The future of PPC, the Public Power Corporation, has entered uncharted territory following the outcome of yesterday’s Greek elections as changes are already being planned by the winning party, leftist Syriza, on pivotal issues such as the privatization of PPC subsidiary firm IPTO, the Independent Power Transmission Operator, which was in progress during the ousted coalition’s term. The market had viewed this specific move as a favorable development for the company’s future course. The Syriza party considers PPC as a key tool in its social policy.
The privatization of IPTO, through the sale of a 66 percent stake, was expected to provide revenues of between 600 million and 800 million euros towards the end of the year’s first half. The tender for the agreement would have been completed had the snap elections not intervened. But the privatization effort appears set to be ended. Syriza, which fell just short of gaining a majority in the 300-seat Greek Parliament, clinched a coalition deal with the right-wing Independent Greeks, officials from both parties confirmed early today.
The previous government’s plan for a part-privatization of PPC, through the formation and sale of a new company – locally dubbed “Little PPC” – representing a 33 percent share of PPC, as well as the further sale of a 17 percent equity share in PPC to strategic investors, are both now also highly doubtful prospects.
Besides its plans to halt these procedures, the Syriza party’s policy includes merging all PPC subsidiary firms, overall restructuring, as well as investments for new production facilities. Also, how Syriza will go about fulfilling its pre-election promise of free electricity for 300,000 households remains to be seen.
Syriza’s program has made reference to a reduction in electricity production costs that would lead to lower-priced electricity. Party leader Alexis Tsipras has publically noted that he is in favor of reducing energy costs for the industrial sector.
A number of favorable market developments, such as plunging crude oil prices, are serving as a counterweight to the politically linked uncertainty that surrounds PPC. Analsysts estimate that if oil prices average 60 dollars a barrel in 2015 then PPC stands to gain an additional profit of 300 million euros, annually.
Two-thirds of this additional profit would stem from PPC’s reduced expenses for mazut supply, while the other one-third, or 100 million euros, will be generated by the lower cost of natural gas, whose price-level is pegged to international oil prices, based on an agreement by DEPA, the Public Gas Corporation, with its gas suppliers. Many PPC electricity production plants are gas-fueled. It is also estimated that PPC will save a further 80 million euros within 2015 as a result of regulatory changes leading to lower-cost CATs (Capacity Availability Tickets).

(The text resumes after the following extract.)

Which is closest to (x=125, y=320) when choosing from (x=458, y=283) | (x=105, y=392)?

On a more ominous note for PPC, the amount of overdue unpaid electricty bills owed to the corporation, which has risen to a level of over two billion euros, is a major concern. Collection of a large percentage of this debt figure is believed to be doubtful as it concerns enterprises that have gone of businesss, while about half the amount concerns cash-strapped low-voltage consumers, or households and small businesses.